== EXERCISE DIRECTIONS ==
In the passage on global sourcing and trade below, reproduce word for word the part from "Investment in this" up to and including "just bottom-line savings.".

== PASSAGE TO READ ==
===
Simon Geale, Executive Vice President at Proxima

Mexico, despite topping the index’s overall risk score, remains the US’s biggest trade partner. Simon notes that “this does not mean do not buy from Mexico, far from it, it means understand the trade-offs and factor them into your commercial strategy and decisioning."

Reindustrialisation is also on the rise. Strategic onshoring is gaining attention, particularly in high-value sectors. 

Investment in this area is set to reach US$4.7tn in 2025, up from US$3.4tn in 2024. Most executives now view reindustrialisation as more important than short-term profit.

Digitisation is accelerating across supply chains, with tools like AI, automation and digital twins enabling real-time risk monitoring and smarter sourcing choices. 

Sustainability is another growing focus. According to a global survey from 2024, 70% of companies now prioritise environmental goals when selecting suppliers. However, while Europe enforces robust legislation, the US shows mixed progress.

Lastly, resilience is now a priority, replacing the former focus on cutting costs. Companies are beginning to measure value through predictability and strategic control rather than just bottom-line savings.

In 2025, sourcing decisions are shaped by the different facets of volatility and uncertainty in the global marketplace (Credit: Proxima)

Trade realignment, not retreat

Globalisation may be slowing, with international trade as a share of global GDP levelling off, but interdependence between nations and markets remains strong. 

Every major region continues to depend on imports for at least 25% of its essential materials, goods or services. Both the International Monetary Fund and the World Trade Organisation still expect steady year-on-year growth in trade, indicating realignment and not retreat.
===
== SUPPLIED INFORMATION ==
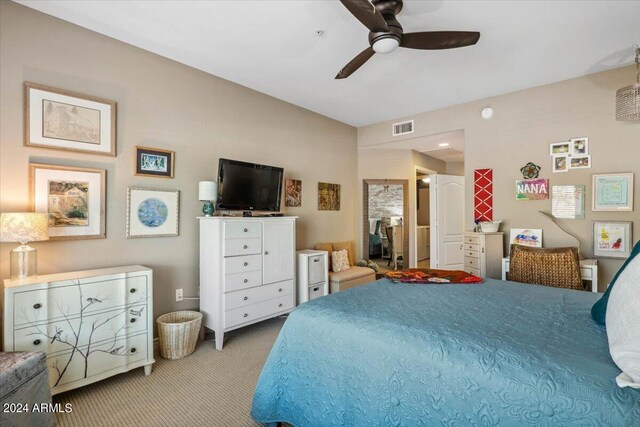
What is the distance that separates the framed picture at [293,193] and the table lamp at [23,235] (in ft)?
===
== RESPONSE ==
Investment in this area is set to reach US$4.7tn in 2025, up from US$3.4tn in 2024. Most executives now view reindustrialisation as more important than short-term profit.

Digitisation is accelerating across supply chains, with tools like AI, automation and digital twins enabling real-time risk monitoring and smarter sourcing choices. 

Sustainability is another growing focus. According to a global survey from 2024, 70% of companies now prioritise environmental goals when selecting suppliers. However, while Europe enforces robust legislation, the US shows mixed progress.

Lastly, resilience is now a priority, replacing the former focus on cutting costs. Companies are beginning to measure value through predictability and strategic control rather than just bottom-line savings.